Nurse Reveals Top 5 Regrets of the Dying
Anise India Forum by way of kellyoxford:
For many years I worked in palliative care. My patients were those who had gone home to die. Some incredibly special times were shared. I was with them for the last three to twelve weeks of their lives… When questioned about any regrets they had or anything they would do differently, common themes surfaced again and again.
2. I wish I didn’t work so hard.
This came from every male patient that I nursed. They missed their children’s youth and their partner’s companionship. Women also spoke of this regret. But as most were from an older generation, many of the female patients had not been breadwinners. All of the men I nursed deeply regretted spending so much of their lives on the treadmill of a work existence.
By simplifying your lifestyle and making conscious choices along the way, it is possible to not need the income that you think you do. And by creating more space in your life, you become happier and more open to new opportunities, ones more suited to your new lifestyle.
People seem to hold their own murder weapons, don’t they?
I love Indiana Jones movies, so an existence along the yellow dotted lines of Che Guavara’s Motorcycle Diaries has on-demand appeal; you know, as if life is waiting to be discovered. In Hollywood, the film adaptation is more romance than reality, and in real life, my view is it’s too much reality to be practical for most people, although I think there’s much to be said here about keeping things real and simplifying your lifestyle. It’s very Ryan Bingham. What’s In Your Backpack?
Trending in bohemia, some call it gypset, which means one-part gypsy, another jet-set, misses the mark. It seems… it seems to cause the accident of calling attention to your own resources, or requiring someone else’s. No one’s free in this scenario, either.

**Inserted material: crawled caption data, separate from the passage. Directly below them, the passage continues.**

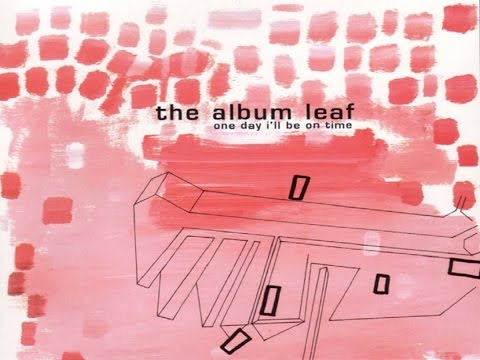 The Album Leaf - One Day I'll Be on Time [Full Album]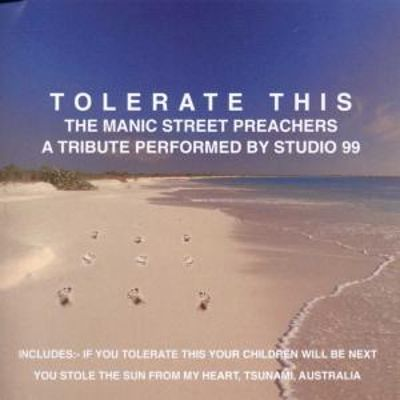 Tolerate This (The Manic Street Preachers): A Tribute Performed by Studio 99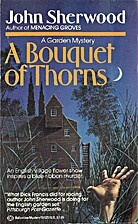 A Bouquet of Thorns by John Sherwood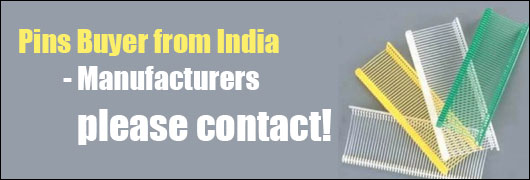 Pins Buyer from India - Manufacturers please contact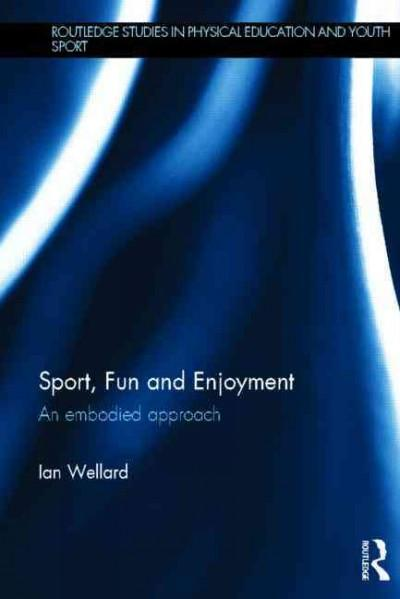 Sport, Fun and Enjoyment: An Embodied Approach (Routledge Studies in Physical Education and Youth Sport)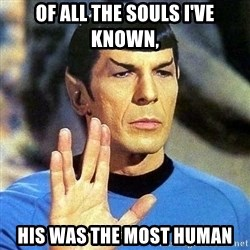 Spock - Of all the souls I've known, His was the most human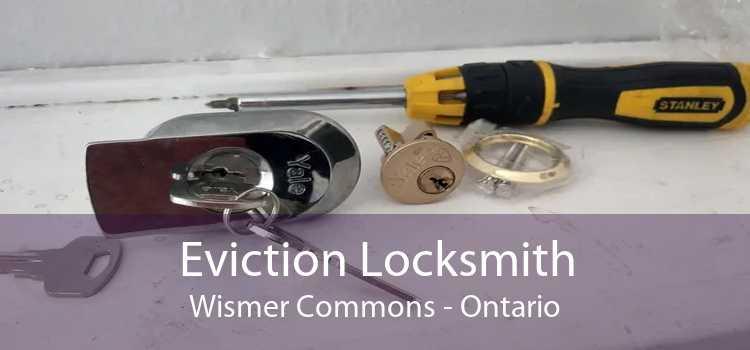 Eviction Locksmith Wismer Commons - Ontario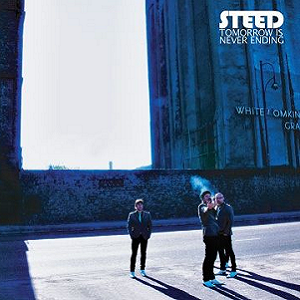 Steed-Tomorrow Is Never Ending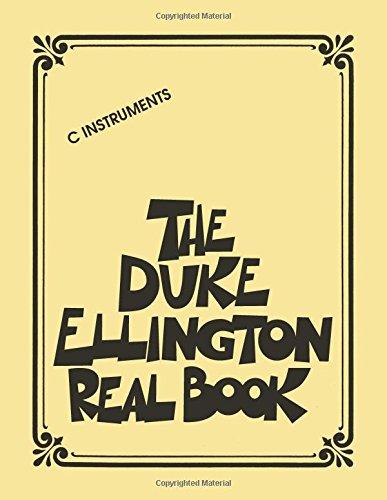 - The Duke Ellington Real Book: C Edition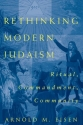 Rethinking Modern Judaism: Ritual, Commandment, Community (Chicago Studies in the History of Judaism)
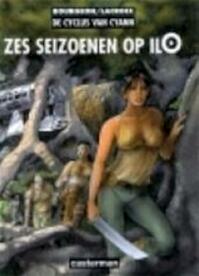 Zes seizoenen op Ilo - Bourgeon (ISBN 9789030385844)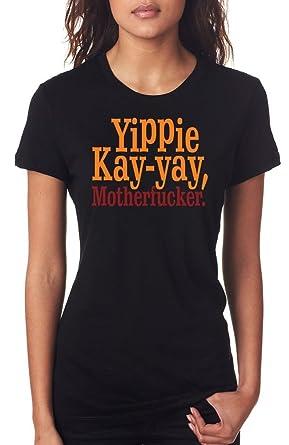 Yippie kay - Yay, Hijo de Puta. - - Die Inspirado en un ...
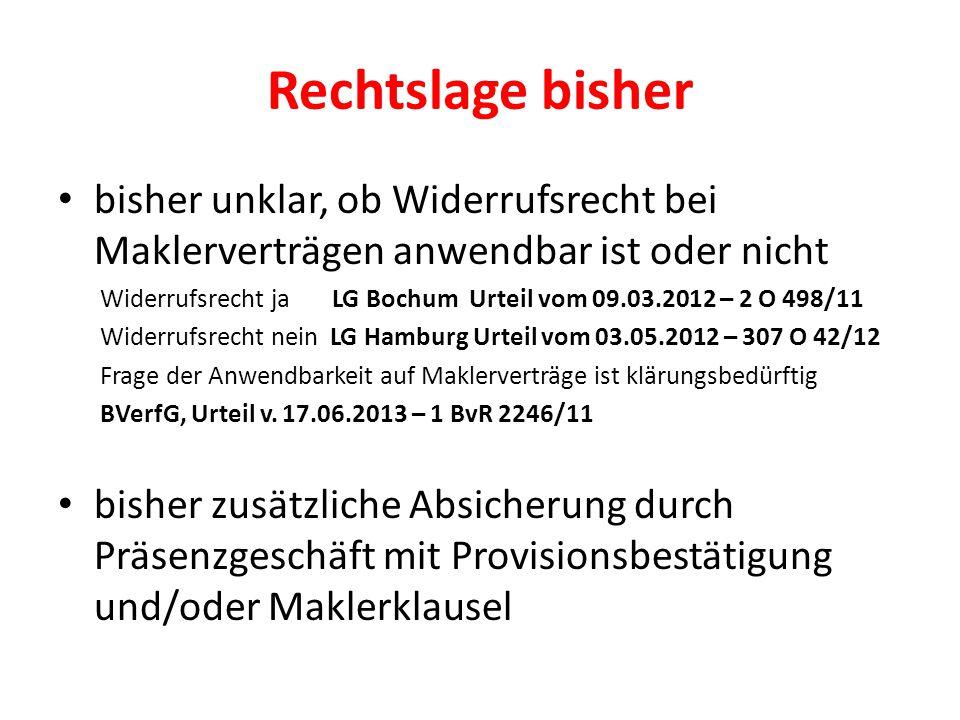 Rechtslage bisher bisher unklar, ob Widerrufsrecht bei Maklerverträgen anwendbar ist oder nicht Widerrufsrecht ja LG Bochum Urteil vom 09.03.2012 – 2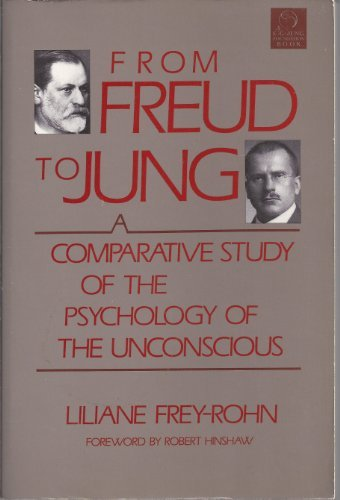 9780877735724: From Freud to Jung: A Comparative Study of the Psychology of the Unconscious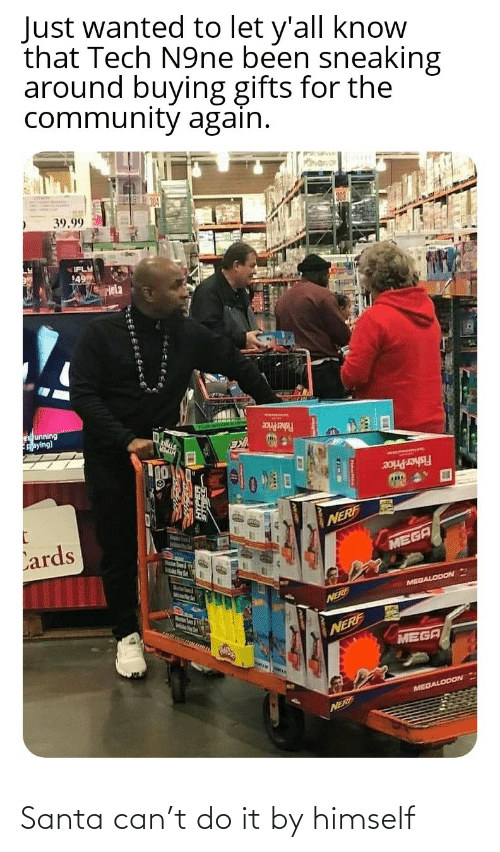Buying: Just wanted to let y'all know  that Tech N9ne been sneaking  around buying gifts for the  community again.  39.99  IFLY  49  Hela  es unning  Aaying)  Fisher Price  Fisher Price  Lards  NERF  MEGA  MelsPer  MEGALODON  Marstn Soum & igth  NERE  NERF  MEGA  MEGALODON  NERF Santa can't do it by himself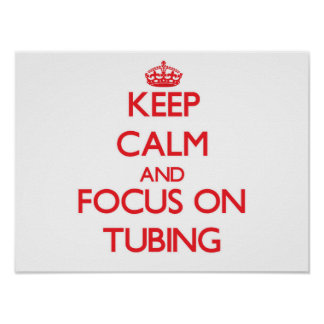 Keep Calm and focus on Tubing Poster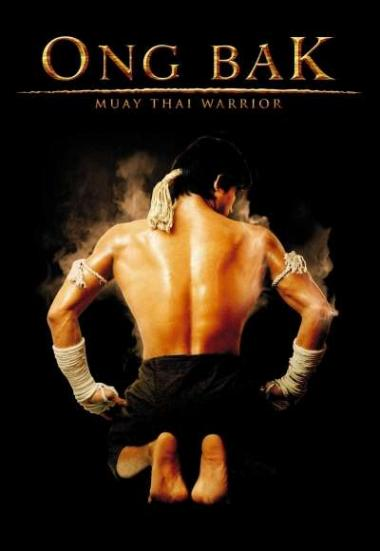 Ong Bak The Thai Warrior 2003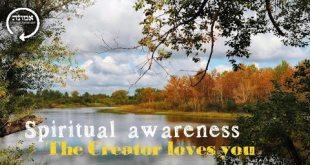 Spiritual awareness | The Creator loves you
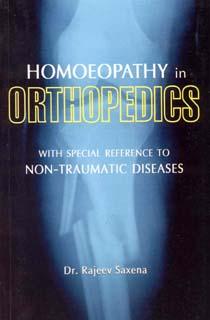 Homoeopathy in Orthopedics/Rajeev Saxena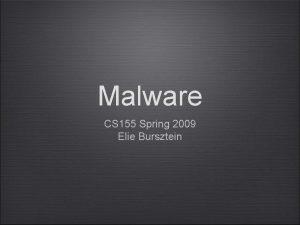 Malware CS 155 Spring 2009 Elie Bursztein Welcome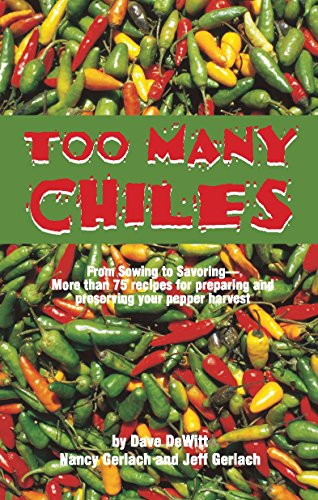 9781885590886: Too Many Chiles!: From Sowing to Savoring : More Than 75 Recipes for Preparing and Preserving Your Pepper Harvest (Cookbooks and Restaurant Guides)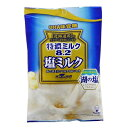 【期間限定】特濃ミルク8.2 塩ミルク 袋キャンデー 95g×30袋 UHA味覚糖 湖の塩 レイ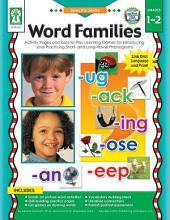 Word Families, Grades 1 - 2: Practice and Play with Sounds in Spoken Words by Recognizing, Isolating, Identifying, Blending, and Manipulating Phonemes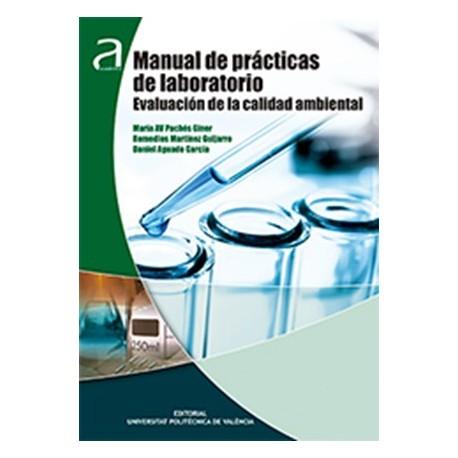 MANUAL DE PRACTICAS DE LABORATORIO. EVALUACION DE CALIDAD AMBIENTAL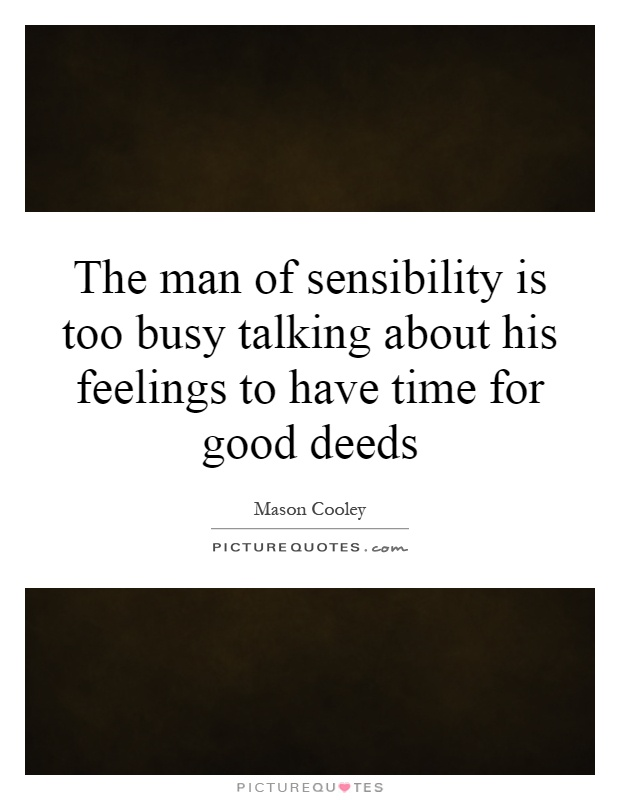 The man of sensibility is too busy talking about his feelings to have time for good deeds Picture Quote #1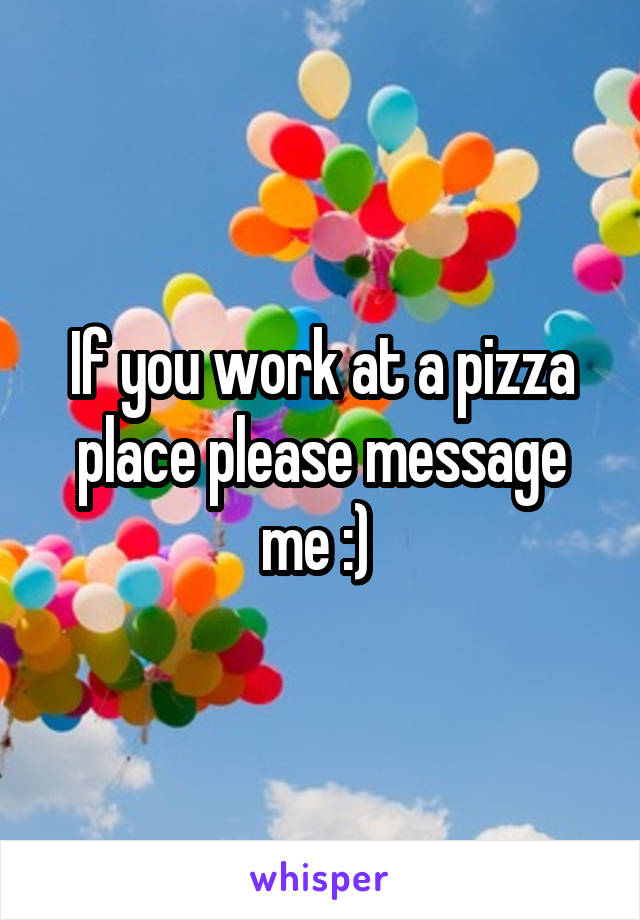 If you work at a pizza place please message me :)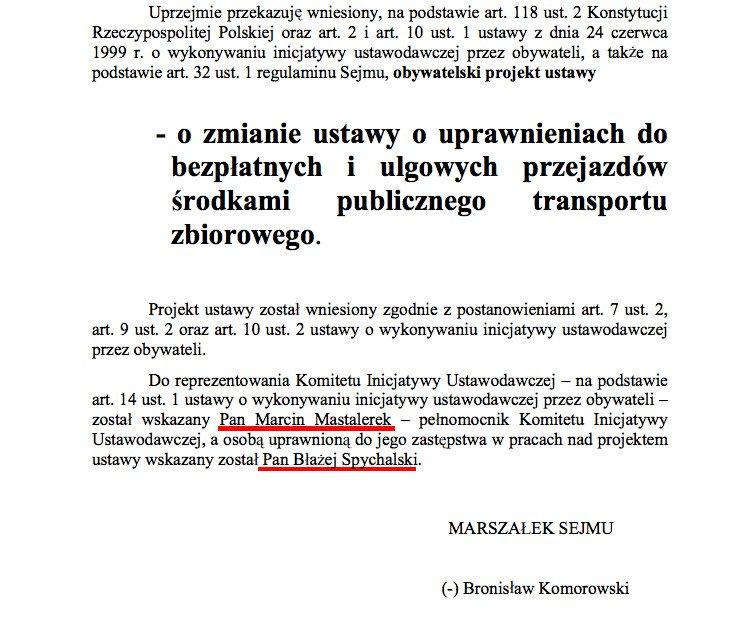 W 2009 r. Mastalerek i Spychalski prezentowali w Sejmie obywatelski projekt dotyczący ulg komunikacyjnych.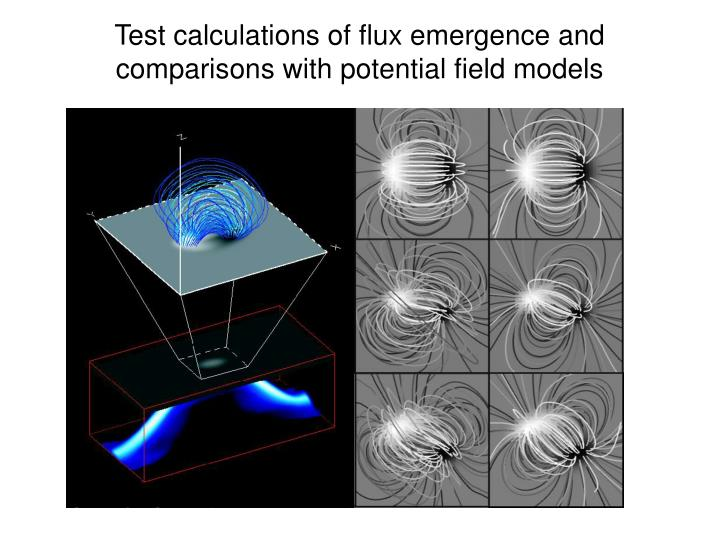 Test calculations of flux emergence and comparisons with potential field models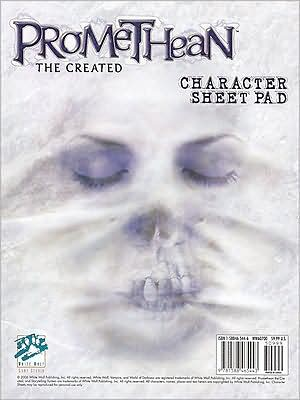 Promethean: Character Sheets book written by White Wolf Publishing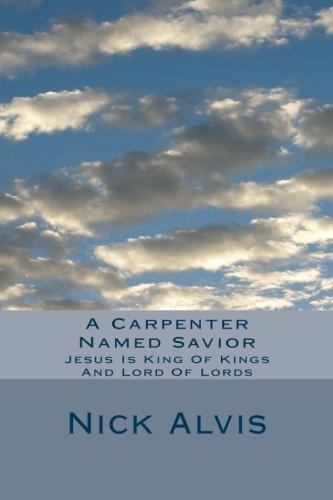 Book: A Carpenter Named Savior by Randolph N. Alvis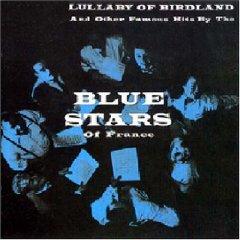 Blue Stars - Lullaby of Birdland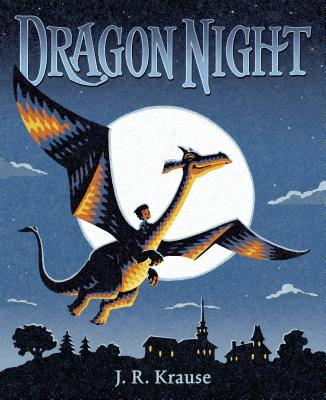 Dragon Night by J.R. Krause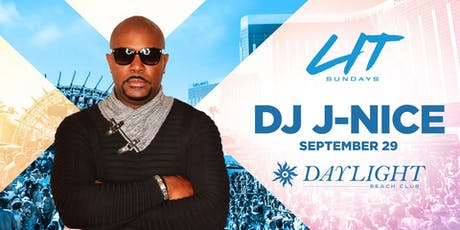 Dj J-Nice @ Daylight Beach •FREE ENTRY, GIRLS FREE DRINKS & LINE SKIP• tickets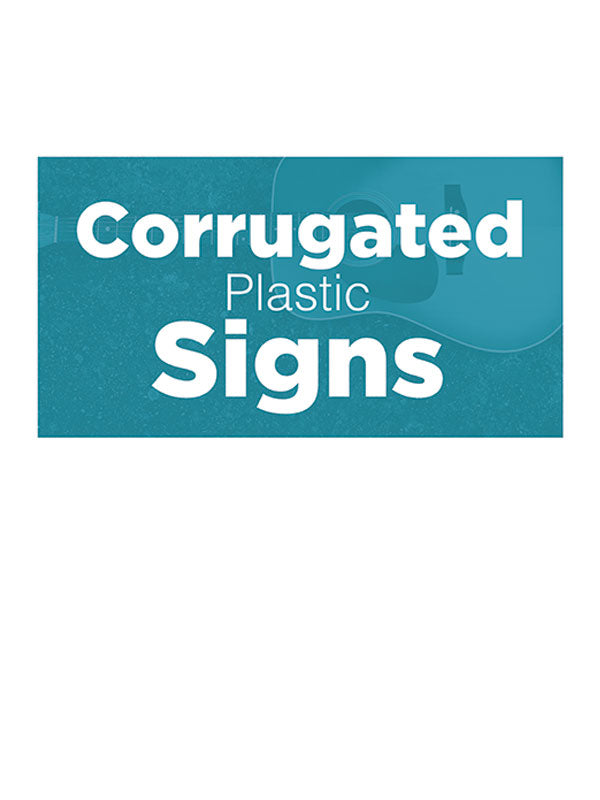 Custom Corrugated Plastic Signs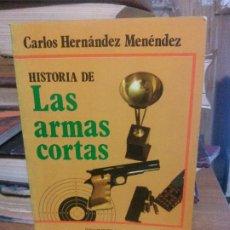 Libros de segunda mano: HISTORIA DE LAS ARMAS ORTAS, CARLOS HERNANDEZ MENEDEZ, ED. NEBRIJA. Lote 194611771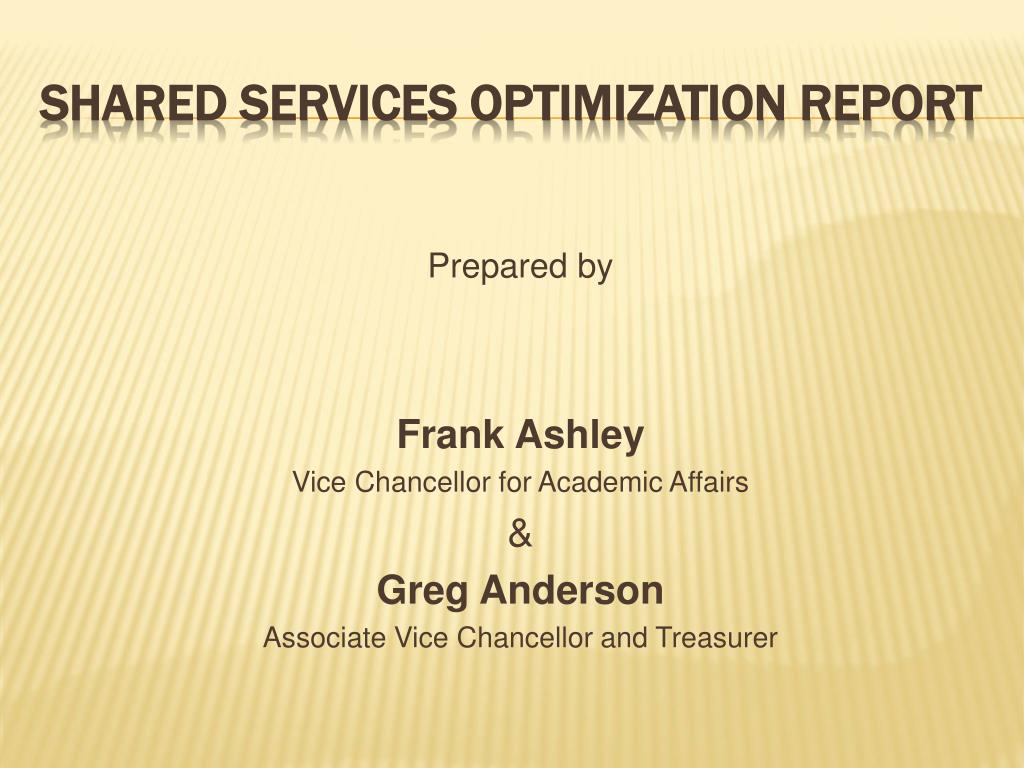 shared services optimization report l.
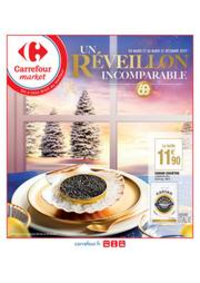 Prospectus Carrefour Market VALENTON : Un réveillon incomparable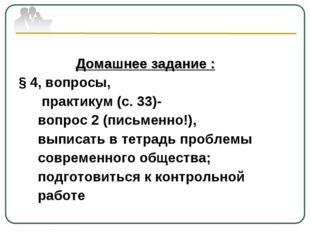 Домашнее задание : § 4, вопросы, практикум (с. 33)- вопрос 2 (письменно!), в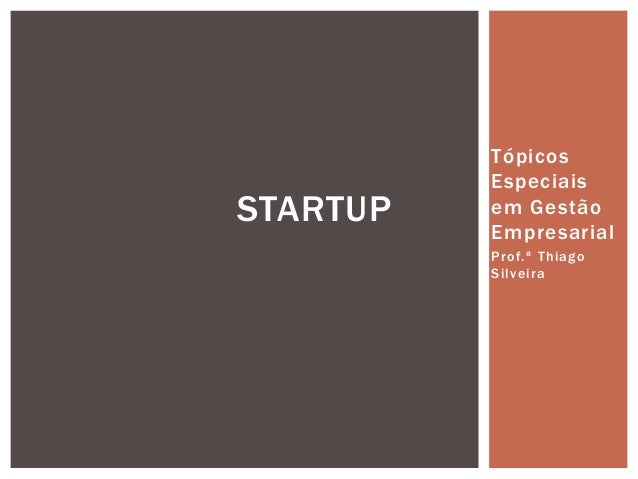 Tópicos Especiais em Gestão Empresarial Prof.ª Thiago Silveira STARTUP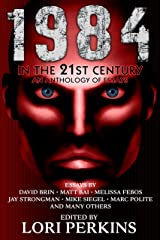 1984 in the 21st Century: An Anthology of Essays Kindle Edition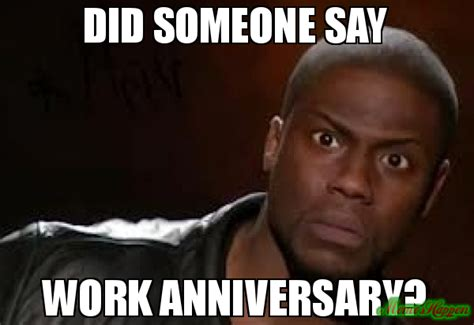 Funny Anniversary Memes - image result for work anniversary meme work anniversary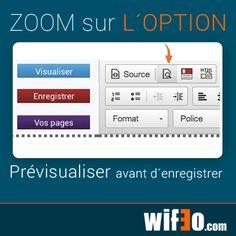 zoom sur une option Wifeo : Lorsque vous travaillez sur le contenu d'une des pages de votre site, vous pouvez prévisualiser votre travail avant de l'enregistrer. Pour cela cliquez sur le deuxième bouton de la barre de boutons de l'éditeur (à droite du bouton SOURCE, représentant une petite feuille avec une loupe)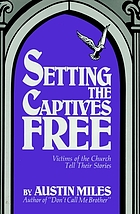 Setting the captives free : victims of the church tell their stories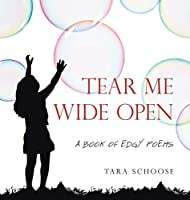 Tear Me Wide Open: A Book of Edgy Poems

Two things. I think working hard is important. I don’t believe in staying up all night unless you want to. Spending nights in an office shouldn’t be a job requirement, but hitting your spots is. Both are mutually exclusive. Sometimes, people who want you to work harder just don’t want to do the work themselves. It’s kind of a middle-management myth that’s been created to push responsibility down the hill. As a manager, I think it’s important to make sure people finish the job, and that they have a life outside of that. It’s desperate behavior to be attached to just one thing. No one likes desperate. At work, it’s “dedication,” and at the bar, you can smell it. Think of it this way. If your job doesn’t kill you, loneliness will.
Secondly, I think the Ignatians figured out the missing piece to living free. “To conquer yourself and to regulate one’s life in such a way that no decision is made under the influence of any inordinate attachment.” These are Jesuit values, although you don’t have to be Jesuit, and if you were raised Jesuit, it doesn’t mean these are your values.
Jesuits generally see themselves as agents of change for a better world, by way of dignity through the education, decision-making, and care of yourself and others. Simplicity is important, too. I know that I seem to think and act more clearly when I remove things - things, not people - from the equation. They were onto something. I’m onto something.
Taking better care of ourselves and the people around us is a wonderful resolution. HNY.